3. Node Autoscaling (Cluster Autoscaler / Karpenter)

Goal: Adjust the number of Nodes in the cluster to accommodate Pods.

Node autoscaling bridges the gap between your abstract workloads and the physical/virtual infrastructure.

How it works: Unlike HPA/VPA, Node Autoscalers do not typically look at CPU/Memory usage percentages of the nodes. Instead, they focus on schedulability and allocation.

Signals driving Node Scaling:

  1. Provisioning (Scale Up): The primary signal is the presence of unschedulable Pods (Pods in a Pending state). If a Pod cannot be scheduled because no Node has enough free requested capacity (or fails affinity/taint rules), the autoscaler provisions a new Node,.
  2. Consolidation (Scale Down): The autoscaler watches for nodes that are underutilized. A node is a candidate for removal if:
    • All Pods running on it can be rescheduled onto other existing nodes.
    • It effectively monitors the sum of Pod requests against Node capacity, not the live CPU usage.

Implementations:

  • Cluster Autoscaler: The traditional standard.
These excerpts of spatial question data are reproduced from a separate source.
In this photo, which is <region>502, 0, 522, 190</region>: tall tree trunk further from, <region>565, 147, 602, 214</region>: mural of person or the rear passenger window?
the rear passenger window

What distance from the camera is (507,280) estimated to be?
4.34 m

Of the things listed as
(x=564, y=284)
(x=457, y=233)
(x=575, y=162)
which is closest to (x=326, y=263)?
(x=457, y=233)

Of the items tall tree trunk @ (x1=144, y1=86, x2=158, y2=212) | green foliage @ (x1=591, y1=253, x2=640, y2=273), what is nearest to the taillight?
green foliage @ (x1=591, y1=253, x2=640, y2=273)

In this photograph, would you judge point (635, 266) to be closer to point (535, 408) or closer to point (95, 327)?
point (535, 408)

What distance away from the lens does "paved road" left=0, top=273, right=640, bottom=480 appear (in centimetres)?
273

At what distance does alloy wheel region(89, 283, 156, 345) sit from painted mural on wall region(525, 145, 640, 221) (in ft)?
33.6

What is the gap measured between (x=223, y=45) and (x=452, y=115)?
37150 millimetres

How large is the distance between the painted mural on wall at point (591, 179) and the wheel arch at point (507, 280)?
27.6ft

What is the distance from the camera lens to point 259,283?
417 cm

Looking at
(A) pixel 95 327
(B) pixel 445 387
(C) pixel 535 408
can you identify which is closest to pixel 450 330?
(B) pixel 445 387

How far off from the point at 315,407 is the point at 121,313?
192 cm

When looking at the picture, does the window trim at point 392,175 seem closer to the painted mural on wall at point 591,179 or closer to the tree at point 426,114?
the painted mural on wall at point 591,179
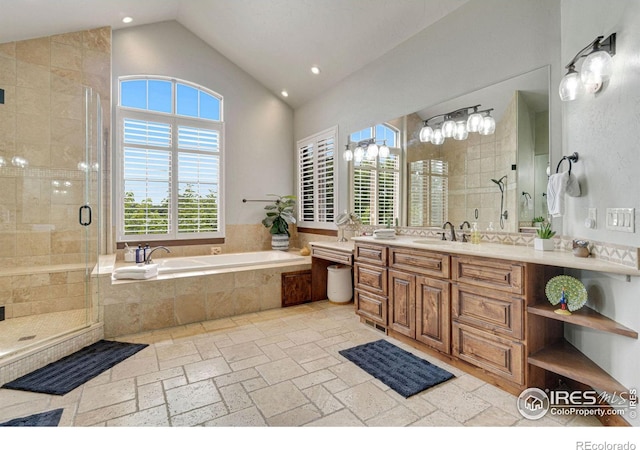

It modifies cloud provider Node Groups (e.g., ASGs).
  • Karpenter: A newer, more direct approach that provisions nodes directly (bypassing node groups) to exactly fit the pending Pods' constraints.

Summary of Autoscaling Interaction

The interaction between these layers forms a complete elasticity loop:

  1. Workload expands: Traffic increases → HPA detects metric spike → HPA increases replica count.
  2. Infrastructure reacts: New Pods are created but stay Pending because nodes are full → Cluster Autoscaler detects pending Pods → Provisions new Nodes.
  3. Workload shrinks: Traffic drops → HPA reduces replica count.
  4. Infrastructure consolidates: Nodes become underutilized (low request allocation) → Cluster Autoscaler drains and removes empty nodes.

Engineering Warning: Do not use HPA and VPA on the same metric (e.g., CPU) for the same workload. They will fight each other: HPA will try to add pods to lower average usage, while VPA will try to lower requests because per-pod usage dropped, leading to instability. Use HPA for demand (requests per second) and VPA for rightsizing (CPU/Mem), or separate them entirely.